Examine each column and ask yourself if you really need the data that it contains. If you don't plan on using that data in a report, the column adds no value to your semantic model. Therefore, the column should be removed. You can always add the column later, if your requirements change over time.

You can remove columns in two ways. The first method is to select the columns that you want to remove and then, on the Home tab, select Remove Columns.

Remove columns feature

Alternatively, you can select the columns that you want to keep and then, on the Home tab, select Remove Columns > Remove Other Columns.

Remove other columns feature

Unpivot columns

Unpivoting is a useful feature of Power BI. You can use this feature with data from any data source, but you would most often use it when importing data from Excel. The following example shows a sample Excel document with sales data.

Excel data that needs to be unpivoted

Though the data might initially make sense, it would be difficult to create a total of all sales combined from 2018 and 2019. Your goal would then be to use this data in Power BI with three columns: Month, Year, and SalesAmount.

When you import the data into Power Query, it will look like the following image.

Original Power Query data

Next, rename the first column to Month. This column was mislabeled because that header in Excel was labeling the 2018 and 2019 columns. Highlight the 2018 and 2019 columns, select the Transform tab in Power Query, and then select Unpivot.

Unpivot results in Power Query

You can rename the Attribute column to Year and the Value column to SalesAmount.

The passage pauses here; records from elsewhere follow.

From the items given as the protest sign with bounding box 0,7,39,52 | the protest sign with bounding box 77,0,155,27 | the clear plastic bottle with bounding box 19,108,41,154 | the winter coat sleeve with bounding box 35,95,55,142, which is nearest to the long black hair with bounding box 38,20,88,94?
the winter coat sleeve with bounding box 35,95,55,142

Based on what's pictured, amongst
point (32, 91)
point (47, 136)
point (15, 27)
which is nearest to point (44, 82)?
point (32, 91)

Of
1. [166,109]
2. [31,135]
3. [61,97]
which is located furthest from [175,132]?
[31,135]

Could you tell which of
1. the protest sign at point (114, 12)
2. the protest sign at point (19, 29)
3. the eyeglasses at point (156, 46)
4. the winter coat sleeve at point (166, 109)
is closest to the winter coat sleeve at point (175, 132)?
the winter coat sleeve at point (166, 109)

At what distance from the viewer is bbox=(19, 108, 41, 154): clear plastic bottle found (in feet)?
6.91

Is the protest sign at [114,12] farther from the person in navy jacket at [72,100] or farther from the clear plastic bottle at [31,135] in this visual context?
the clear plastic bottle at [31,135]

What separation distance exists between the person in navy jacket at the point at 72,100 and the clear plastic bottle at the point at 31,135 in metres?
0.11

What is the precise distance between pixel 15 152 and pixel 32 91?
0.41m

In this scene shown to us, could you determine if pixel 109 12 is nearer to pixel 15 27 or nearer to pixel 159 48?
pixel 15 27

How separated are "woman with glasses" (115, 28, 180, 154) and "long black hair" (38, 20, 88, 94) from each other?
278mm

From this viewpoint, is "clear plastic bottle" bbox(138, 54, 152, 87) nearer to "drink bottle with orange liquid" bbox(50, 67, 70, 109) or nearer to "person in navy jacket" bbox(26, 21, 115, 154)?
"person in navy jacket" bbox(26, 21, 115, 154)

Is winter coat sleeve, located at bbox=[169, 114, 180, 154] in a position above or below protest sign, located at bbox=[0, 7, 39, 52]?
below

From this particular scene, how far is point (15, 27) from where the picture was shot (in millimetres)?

Unpivoting streamlines the process of creating DAX measures on the data later. By completing this process, you have now created a simpler way of slicing the data with the Year and Month columns.

Pivot columns

If the data that you are shaping is flat (in other words, it has lot of detail but is not organized or grouped in any way), the lack of structure can complicate your ability to identify patterns in the data.

You can use the Pivot Column feature to convert your flat data into a table that contains an aggregate value for each unique value in a column. For example, you might want to use this feature to summarize data by using different math functions such as Count, Minimum, Maximum, Median, Average, or Sum.

In the SalesTarget example, you can pivot the columns to get the quantity of product subcategories in each product category.

On the Transform tab, select Transform > Pivot Columns.

Pivot Column

On the Pivot Column window that displays, select a column from the Values Column list, such as Subcategory name. Expand the advanced options and select an option from the Aggregate Value Function list, such as Count (All), and then select OK.

Aggregate value function

The following image illustrates how the Pivot Column feature changes the way that the data is organized.

pivot column feature changes how data is organized

Power Query Editor records all steps that you take to shape your data, and the list of steps are shown in the Query Settings pane. If you have made all the required changes, select Close & Apply to close Power Query Editor and apply your changes to your semantic model. However, before you select Close & Apply, you can take further steps to clean up and transform your data in Power Query Editor. These additional steps are covered later in this module.